Zu Gewalt gegen Frauen gehören: häusliche Gewalt, Vergewaltigung, Menschenhandel mit Frauen und Mädchen, Zwangsprostitution, Gewalt im Rahmen bewaffneter Konflikte (Mord, systematische Vergewaltigung, sexuelle Sklaverei, erzwungene Schwangerschaft) Verbrechen im Namen der „Ehre“, Gewalt im Zusammenhang mit der Mitgift, weiblicher Infantizid, Genitalverstümmelung, und andere schädliche Praktiken und Traditionen. Erfolge der FrauenrechtlerInnen sind im wachsenden öffentlichen Bewusstsein, gesetzlichen Änderungen, Programmen für Täter und in der Schaffung von Anlaufstellen für Betroffene zu sehen.

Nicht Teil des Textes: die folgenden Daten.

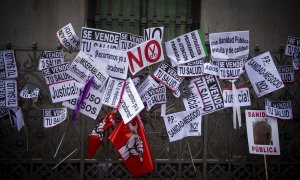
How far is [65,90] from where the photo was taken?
17.6 ft

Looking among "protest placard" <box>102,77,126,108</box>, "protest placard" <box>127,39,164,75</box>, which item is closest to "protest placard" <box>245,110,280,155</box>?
"protest placard" <box>127,39,164,75</box>

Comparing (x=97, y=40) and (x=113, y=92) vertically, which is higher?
(x=97, y=40)

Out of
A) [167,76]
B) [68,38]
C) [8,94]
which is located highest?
[68,38]

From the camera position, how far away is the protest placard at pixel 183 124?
5355mm

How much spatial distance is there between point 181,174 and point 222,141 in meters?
0.77

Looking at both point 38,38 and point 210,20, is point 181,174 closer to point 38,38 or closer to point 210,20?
point 210,20

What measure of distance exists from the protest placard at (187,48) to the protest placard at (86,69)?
99cm

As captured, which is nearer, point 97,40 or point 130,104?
point 130,104

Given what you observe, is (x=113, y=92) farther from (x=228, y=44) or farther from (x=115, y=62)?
(x=228, y=44)

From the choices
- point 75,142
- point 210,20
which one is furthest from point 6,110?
point 210,20

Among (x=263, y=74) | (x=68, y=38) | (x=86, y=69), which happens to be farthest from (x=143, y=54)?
(x=263, y=74)

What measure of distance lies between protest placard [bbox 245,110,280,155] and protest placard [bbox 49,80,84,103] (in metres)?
2.44

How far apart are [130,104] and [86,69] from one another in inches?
31.4

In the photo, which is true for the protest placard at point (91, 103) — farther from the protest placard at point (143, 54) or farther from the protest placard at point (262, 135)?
the protest placard at point (262, 135)
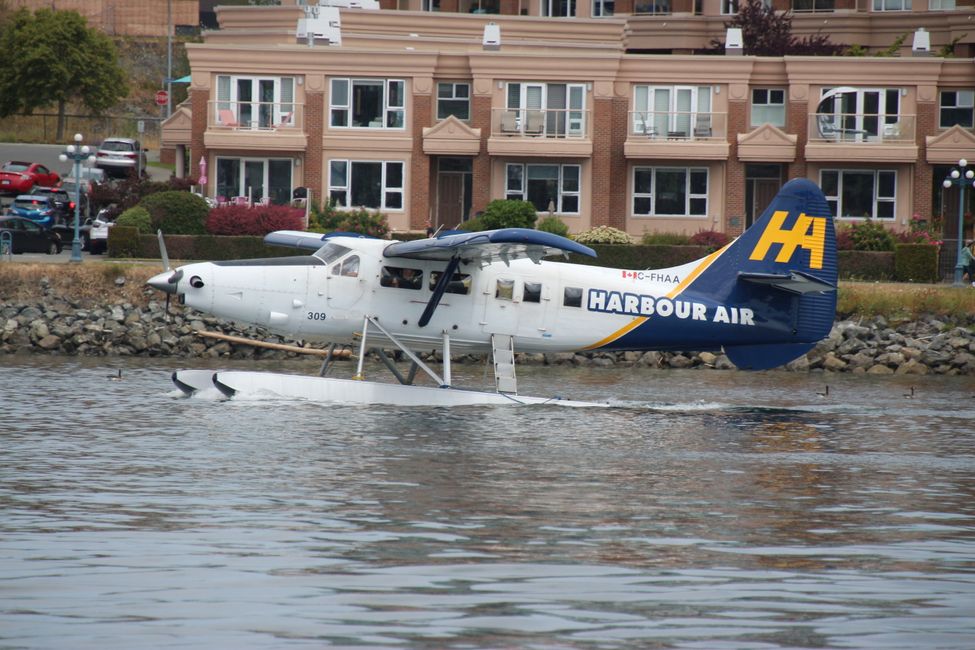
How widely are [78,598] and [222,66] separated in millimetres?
38654

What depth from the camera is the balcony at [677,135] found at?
46375 mm

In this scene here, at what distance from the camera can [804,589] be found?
34.2ft

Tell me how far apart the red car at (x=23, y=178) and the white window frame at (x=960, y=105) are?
115 ft

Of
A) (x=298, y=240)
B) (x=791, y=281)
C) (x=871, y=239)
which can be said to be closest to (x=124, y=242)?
(x=298, y=240)

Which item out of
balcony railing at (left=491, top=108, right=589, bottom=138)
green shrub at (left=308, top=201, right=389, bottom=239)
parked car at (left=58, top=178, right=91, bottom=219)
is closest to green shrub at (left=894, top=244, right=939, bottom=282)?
balcony railing at (left=491, top=108, right=589, bottom=138)

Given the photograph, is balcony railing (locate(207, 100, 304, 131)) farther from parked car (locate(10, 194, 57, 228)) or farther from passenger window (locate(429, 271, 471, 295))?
passenger window (locate(429, 271, 471, 295))

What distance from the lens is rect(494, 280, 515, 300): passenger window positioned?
21.2 m

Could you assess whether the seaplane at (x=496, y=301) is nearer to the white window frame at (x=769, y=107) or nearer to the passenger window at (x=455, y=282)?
the passenger window at (x=455, y=282)

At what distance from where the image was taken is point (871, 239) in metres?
41.8

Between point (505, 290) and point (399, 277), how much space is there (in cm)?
169

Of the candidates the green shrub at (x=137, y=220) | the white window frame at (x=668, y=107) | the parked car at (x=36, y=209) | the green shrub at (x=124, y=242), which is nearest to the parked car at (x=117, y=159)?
the parked car at (x=36, y=209)

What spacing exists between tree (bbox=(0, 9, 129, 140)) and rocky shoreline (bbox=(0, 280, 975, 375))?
39697mm

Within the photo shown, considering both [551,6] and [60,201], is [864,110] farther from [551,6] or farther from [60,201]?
[60,201]

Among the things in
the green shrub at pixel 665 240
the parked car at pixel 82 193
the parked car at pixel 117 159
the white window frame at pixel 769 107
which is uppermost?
the white window frame at pixel 769 107
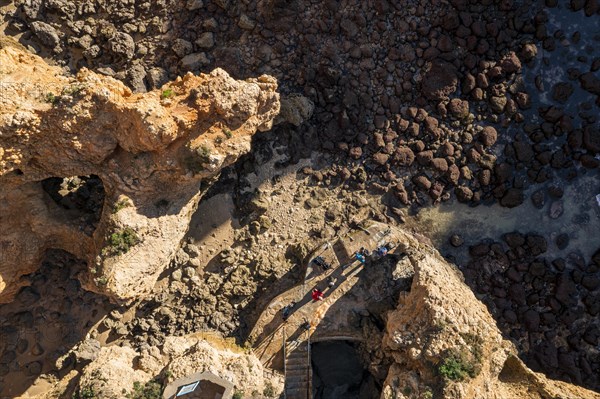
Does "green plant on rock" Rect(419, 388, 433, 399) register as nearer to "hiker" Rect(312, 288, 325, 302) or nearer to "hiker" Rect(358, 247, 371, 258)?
"hiker" Rect(312, 288, 325, 302)

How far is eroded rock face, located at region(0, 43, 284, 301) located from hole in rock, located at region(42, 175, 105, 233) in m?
0.89

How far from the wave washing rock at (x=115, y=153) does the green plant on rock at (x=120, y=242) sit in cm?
3

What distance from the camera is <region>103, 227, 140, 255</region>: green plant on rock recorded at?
11.7 metres

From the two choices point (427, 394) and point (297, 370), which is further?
point (297, 370)

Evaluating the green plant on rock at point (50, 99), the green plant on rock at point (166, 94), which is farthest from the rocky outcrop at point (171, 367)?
the green plant on rock at point (50, 99)

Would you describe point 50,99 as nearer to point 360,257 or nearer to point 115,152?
point 115,152

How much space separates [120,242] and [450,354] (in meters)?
8.86

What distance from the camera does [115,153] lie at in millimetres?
12070

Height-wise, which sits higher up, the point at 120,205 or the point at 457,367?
the point at 120,205

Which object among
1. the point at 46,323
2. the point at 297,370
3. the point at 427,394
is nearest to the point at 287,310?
the point at 297,370

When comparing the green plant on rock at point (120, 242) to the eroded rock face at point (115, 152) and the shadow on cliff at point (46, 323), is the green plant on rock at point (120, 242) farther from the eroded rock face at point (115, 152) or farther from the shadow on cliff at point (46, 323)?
the shadow on cliff at point (46, 323)

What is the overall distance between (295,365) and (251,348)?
1.49 meters

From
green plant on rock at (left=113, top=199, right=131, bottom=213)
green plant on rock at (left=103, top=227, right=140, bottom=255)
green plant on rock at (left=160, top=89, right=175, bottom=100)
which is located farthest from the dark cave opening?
green plant on rock at (left=160, top=89, right=175, bottom=100)

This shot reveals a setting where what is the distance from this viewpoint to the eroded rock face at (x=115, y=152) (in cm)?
1091
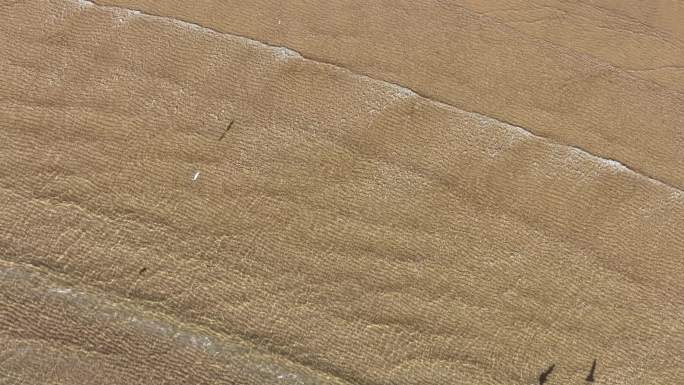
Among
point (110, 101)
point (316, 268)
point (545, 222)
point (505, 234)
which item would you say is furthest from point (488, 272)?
point (110, 101)

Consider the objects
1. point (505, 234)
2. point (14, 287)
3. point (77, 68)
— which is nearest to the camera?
point (14, 287)

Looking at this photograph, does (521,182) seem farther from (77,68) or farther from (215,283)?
(77,68)

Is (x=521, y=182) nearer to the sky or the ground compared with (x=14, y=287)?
nearer to the sky

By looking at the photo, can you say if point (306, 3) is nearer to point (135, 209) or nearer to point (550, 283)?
point (135, 209)

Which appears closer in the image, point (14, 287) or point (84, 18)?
point (14, 287)

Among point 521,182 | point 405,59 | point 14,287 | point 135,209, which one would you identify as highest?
point 405,59

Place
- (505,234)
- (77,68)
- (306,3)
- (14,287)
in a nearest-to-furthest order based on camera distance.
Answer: (14,287) → (505,234) → (77,68) → (306,3)
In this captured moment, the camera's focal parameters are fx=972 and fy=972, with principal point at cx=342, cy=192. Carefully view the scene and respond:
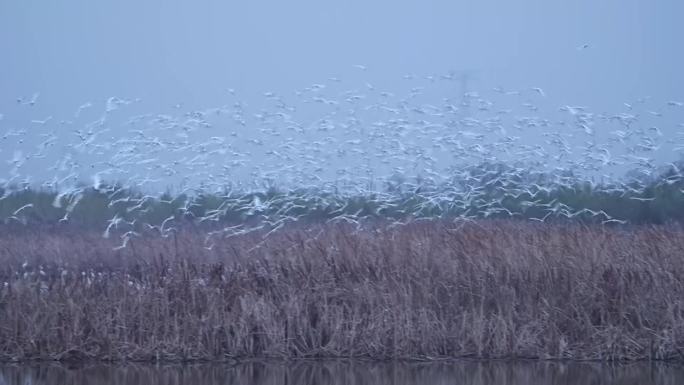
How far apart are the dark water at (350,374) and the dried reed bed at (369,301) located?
0.18m

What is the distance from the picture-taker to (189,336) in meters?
11.6

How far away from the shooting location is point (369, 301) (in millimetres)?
11789

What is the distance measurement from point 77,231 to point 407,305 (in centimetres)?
567

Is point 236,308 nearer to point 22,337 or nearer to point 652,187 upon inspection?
point 22,337

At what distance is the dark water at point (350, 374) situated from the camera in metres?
10.7

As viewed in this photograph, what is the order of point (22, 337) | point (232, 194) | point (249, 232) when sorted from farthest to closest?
point (232, 194), point (249, 232), point (22, 337)

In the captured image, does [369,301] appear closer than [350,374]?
No

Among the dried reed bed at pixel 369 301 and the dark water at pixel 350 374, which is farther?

Die Durchsetzung der Menschenrechte im Allgemeinen und ihrer Geltung für alle Frauen (und sexuelle Minderheiten im Besonderen) stößt vielerorts allerdings auf aggressiven Widerstand, der mit dem Beharren auf Tradition und der Abwehr „fremder Werte“ begründet wird. Menschenrechte beziehen sich jedoch per definitionem auf alle Menschen – es sind keine Rechte der indigenen EuropäerInnen, AustralierInnen und NordamerikanerInnen. Zudem erweisen sich nicht alle traditionellen Praktiken als frauenfeindlich. Ohnehin dürfte die Unterscheidung „eigener“ und „fremder“ Ideen schwierig werden. Die Differenzen sind, wie Lisa Ernst (Hg.) in „Broken bodies, broken dreams“ ausführt, eigentlich die zwischen Standpunkten, die Diskriminierungen rechtfertigen, und solchen, die die fundamentale Gleichheit aller Menschen und die Menschenrechte hochhalten und deswegen geschlechterrollenbedingte Gewalt gegen alle Frauen und nicht-heterosexuelle Männer beseitigen wollen.

Aber nicht nur der politische und der philosophische Impuls sind bei der Dringlichkeit der Beseitigung der Gewalt gegen Frauen relevant, sondern auch das jeweilige persönliche Leid Betroffener wie auch die gesundheitlichen Folgen für die Überlebenden von Gewalt gegen Frauen. Dazu gehören: psychosomatische Probleme, chronische Schmerzen, Essstörungen, posttraumatische Belastungsstörungen, Phobien, Panikstörungen, Depressionen und Ängstlichkeit. Betroffene Frauen sind daher für Alkohol- und Medikamentmissbrauch besonders anfällig. Gewaltopfer beanspruchen überdurchschnittlich häufig psychische Therapien und versuchen fünfmal häufiger sich das Leben zu nehmen. Von Gewalt betroffene Frauen haben ein erhöhtes Risiko einer ungewollten Schwangerschaft, Verletzungen des Fötus, Komplikationen während der Schwangerschaft sowie Fehlgeburten. Zudem haben Kinder, die Gewalt miterleben oder von Gewalt betroffen sind, ebenfalls ein erhöhtes Risiko psychischer Erkrankungen und Verhaltensstörungen. Des Weiteren neigen Männer, die Gewalt gegen ihre Mutter erlebt haben, ebenfalls zu Gewalt gegen ihre Partnerinnen. Frauen, die Gewalt gegen ihre Mütter erlebt haben, tendieren häufiger dazu, selbst Opfer von Gewalt zu werden. Diese Tendenzen sind aber nicht für alle und auch nicht für die Mehrheit der Kinder von Gewaltopfern belegt, sondern für einen überproportional großen Teil von ihnen.